I have on my list of many FG tasks to do an updated All Paizo Spells module at some point... No ETA at present.

Trenloe
September 29th, 2015, 23:59
Also, as Occult Adventures hasn't been released in PRD form yet spells from that book aren't in this database.

Ken L
September 30th, 2015, 00:03
Sounds like all you need to do is a first pass to stripe out bad actors, then parse the csv/tsv into a data structure to be then outputted to a desired format. Unless there's something I'm not accounting for. The TSV/CSV data looked quite good, I haven't seen any bad actors aside from the odd html entities which I can strip out easily. I'm not terribly worried about pretty formatting, just plain text that can then be auto-parsed by the built in FG spell parses for additional information; so essentially much of the header information (casting time etc...) leaving the description block intact.

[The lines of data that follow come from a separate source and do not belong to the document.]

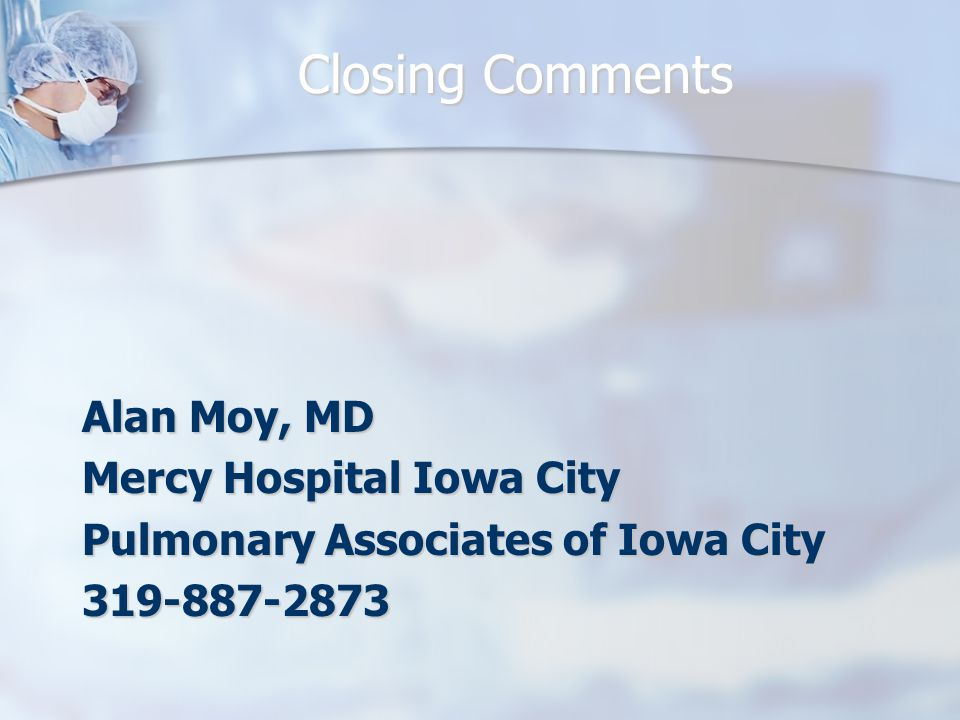 Closing Comments Alan Moy, MD Mercy Hospital Iowa City Pulmonary Associates of Iowa City 319-887-2873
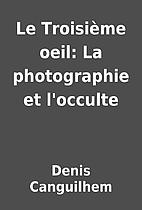 Le Troisième oeil: La photographie et…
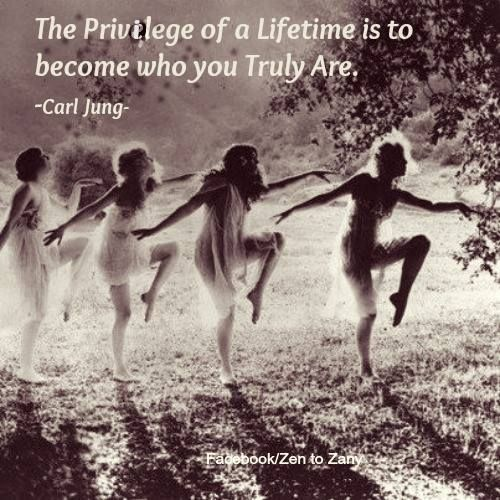 The privilege of a Lifetime is to become who you Truly are ... Carl Jung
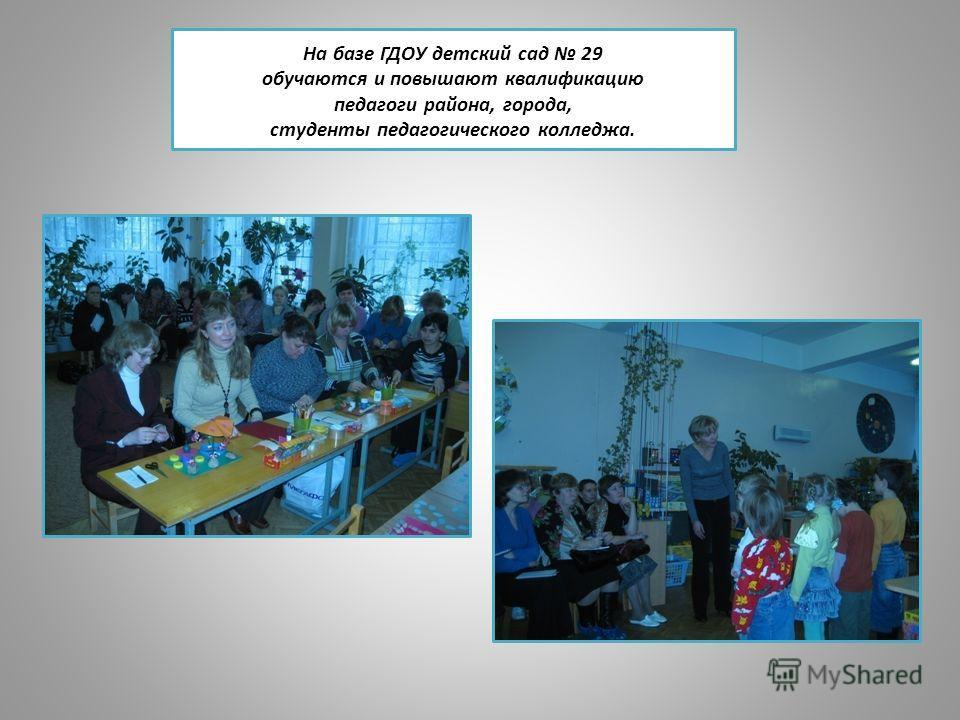 На базе ГДОУ детский сад 29 обучаются и повышают квалификацию педагоги района, города, студенты педагогического колледжа.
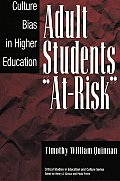 Adult Students At-Risk: Culture Bias in Higher Education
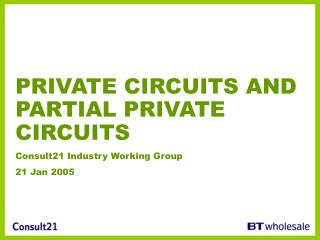 PRIVATE CIRCUITS AND PARTIAL PRIVATE CIRCUITS Consult21 Industry Working Group 21 Jan 2005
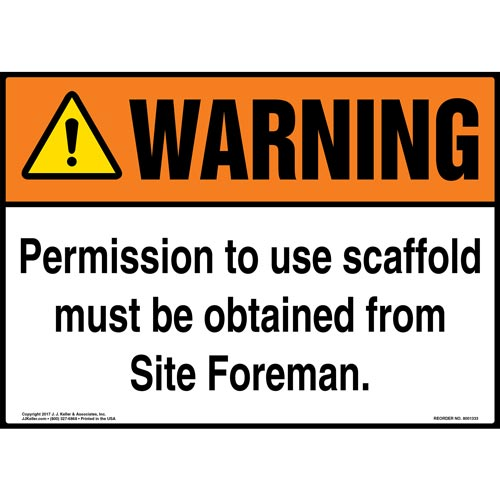 Warning: Permission To Use Scaffold Must Be Obtained From Site Foreman - ANSI Sign (012442)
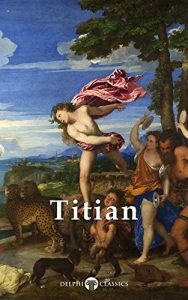 Baixar Delphi Complete Works of Titian (Illustrated) (Masters of Art Book 15) (English Edition) pdf, epub, eBook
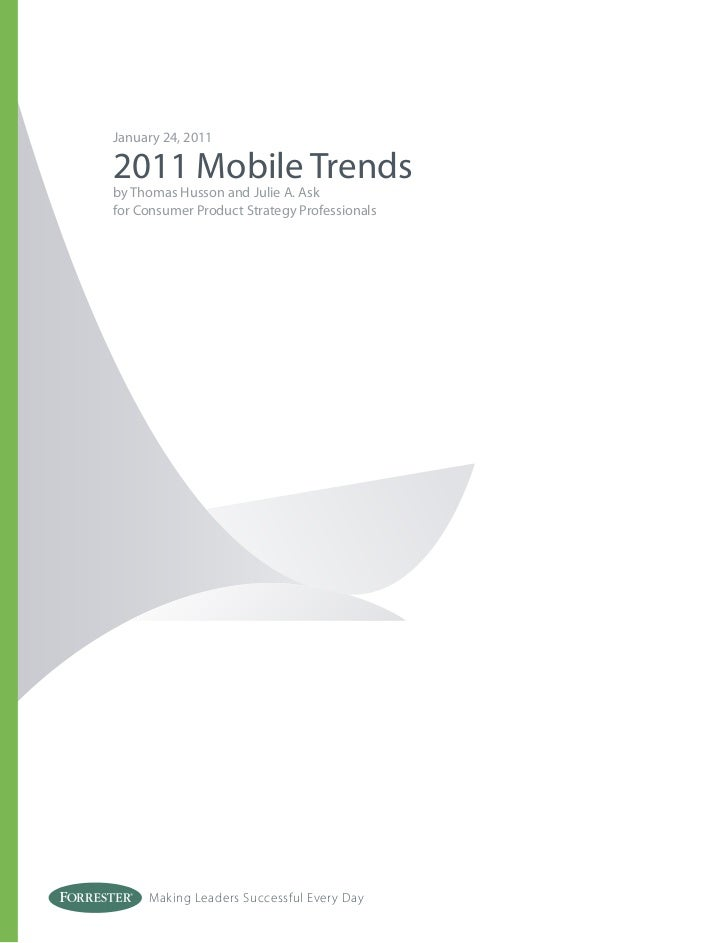 January 24, 20112011 Mobile Trendsby Thomas Husson and Julie A. Askfor Consumer Product Strategy Professionals     Making ...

I might just whip up some quick python for this, or hell, even some bash.

Ken L
September 30th, 2015, 00:04
Also, as Occult Adventures hasn't been released in PRD form yet spells from that book aren't in this database.

That's swell as well. But APG, UC, UM, and APG are in it which are quite big where as occult adventures is still a fantasy niche. It even has a large number of PF fluff book spells such as things from magical marketplace, inner sea gods, and more.

Trenloe
September 30th, 2015, 01:10
Sounds like all you need to do is a first pass to stripe out bad actors, then parse the csv/tsv into a data structure to be then outputted to a desired format. Unless there's something I'm not accounting for. The TSV/CSV data looked quite good, I haven't seen any bad actors aside from the odd html entities which I can strip out easily. I'm not terribly worried about pretty formatting, just plain text that can then be auto-parsed by the built in FG spell parses for additional information; so essentially much of the header information (casting time etc...) leaving the description block intact.

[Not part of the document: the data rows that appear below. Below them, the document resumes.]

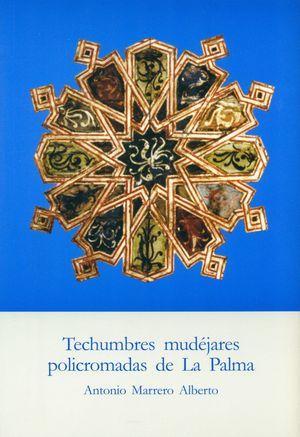 TECHUMBRES MUDEJARES POLICROMADAS DE LA PALMA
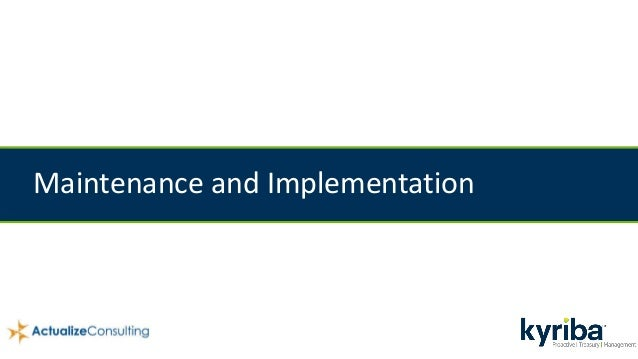 Maintenance and Implementation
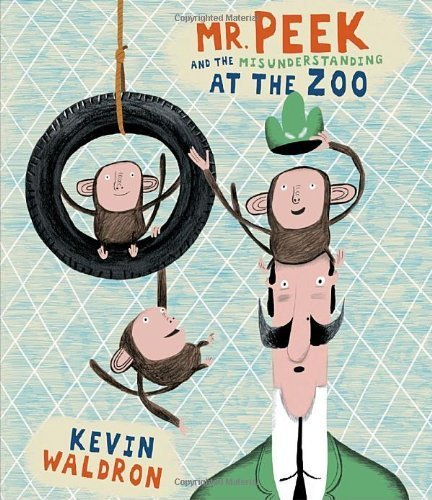 Mr. Peek and the Misunderstanding at the Zoo by Kevin Waldron (2010-05-11)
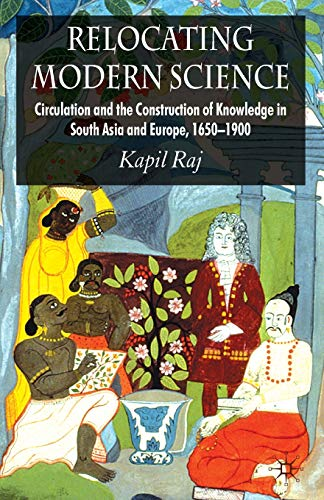 relocating-modern-science-circulation-and-the-construction-of-knowledge-in-south-asia-and-europe-1650-1900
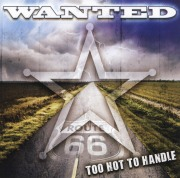 WANTED(US) / Too Hot To Handle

I might just whip up some quick python for this, or hell, even some bash.
Yeah, it's dead easy. Go nuts...

Trenloe
September 30th, 2015, 03:52
Now I remember why updating this module does my head in. The tags in the description_formated field are screwed on so many entries: lists, tables (this is the big one - just random <th>, <td>, <tbody>, etc. tags that break the XML), breaks, etc..

Attached is an updated spell module. I'm sure there'll be some formatting issues with the description text.

Ken L
September 30th, 2015, 18:11
Haha, I just quickly made one using time this morning and a bit of lunch break:

I'll check yours out when I get back, it's probably more complete as I automated much of my population, but it all looks good.

Trenloe
September 30th, 2015, 18:35
Nice work.

I see you used the unformatted description text. It's probably more desirable to use the formatted text. See below for an example comparison. But, as I mentioned above, the main issues with auto generating from the database is the formatted description but this requires a lot of manual editing as it is not correct/FG compatible.

For example, for detect magic, the unformatted spell (from your module) looks like:

https://dl.dropboxusercontent.com/u/39085830/Screenshots/Fantasy%20Grounds/PFRPG/Detect%20Magic%20no%20formatting.jpg

Whereas, using the formatted description (and doing manual editing), gives:

https://dl.dropboxusercontent.com/u/39085830/Screenshots/Fantasy%20Grounds/PFRPG/Detect%20Magic%20with%20formatting.jpg

Ken L
September 30th, 2015, 18:47
Yea, I noticed the huge amount of un-closed tags when I ran it through xmllint. for the formatted text.

The end goal wasn't to make it pretty as I noted earlier, but to at least have the spells in the system so FG could parse them.

Quick and dirty, but effective if you don't care about aesthetics. Precise logic is all I care for so I whipped it up in about 2 hours + a bit of lunch which was easy. Getting it pretty is something else.

I'll see if I can adapt my natural language parser from another project to fix the unclosed tags. I have some predictive metrics in there, but I need to write an XML rule system for it which is a bigger job, but when done would be cake for imported future updates.